[DATA UNDER STUDY]:
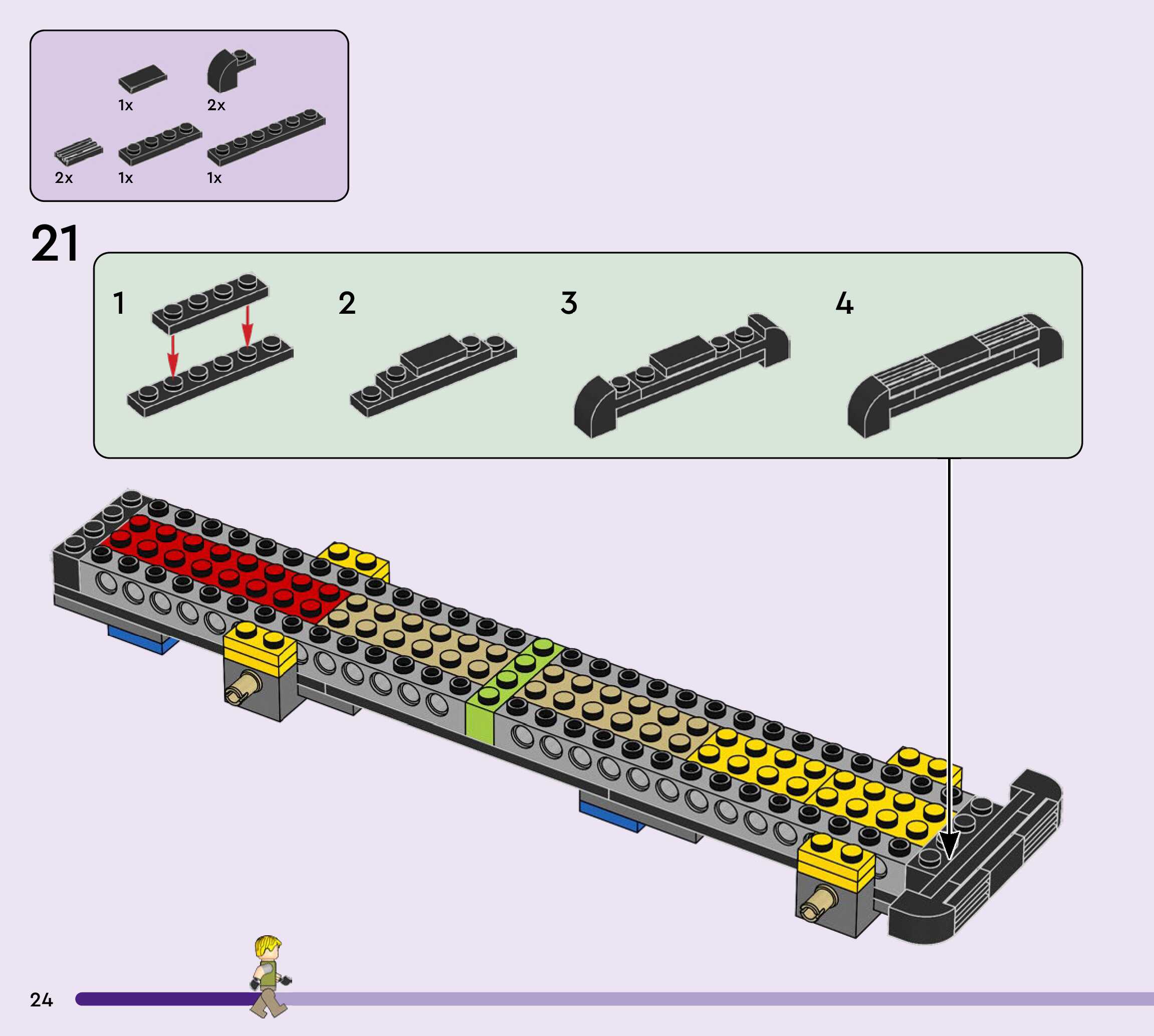 1x
2x
2x
1x
1x

21

1
2
3
4

24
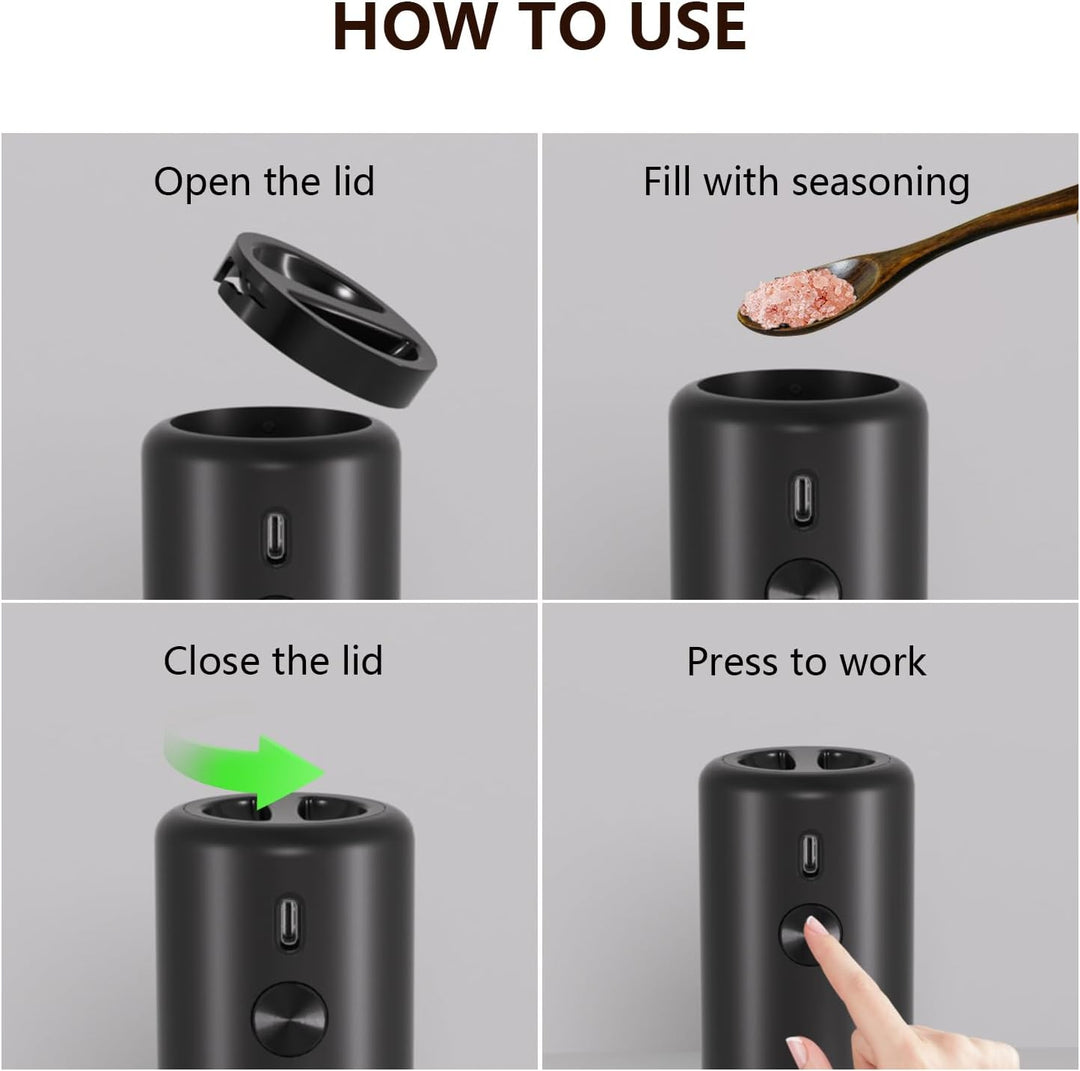 HOW TO USE

Open the lid

Fill with seasoning

Close the lid

Press to work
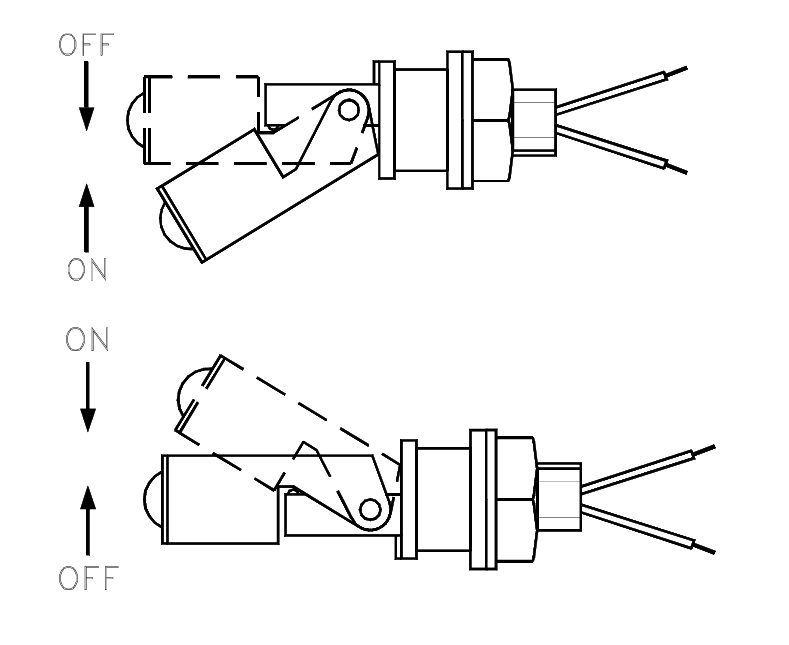 OFF
ON
ON
OFF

[DESCRIPTION OF THE TASK]:
Set the pictures aside and transcribe the data above exactly.

[SOLUTION TO THIS TASK]:
 1x
2x
2x
1x
1x

21

1
2
3
4

24
 HOW TO USE

Open the lid

Fill with seasoning

Close the lid

Press to work
 OFF
ON
ON
OFF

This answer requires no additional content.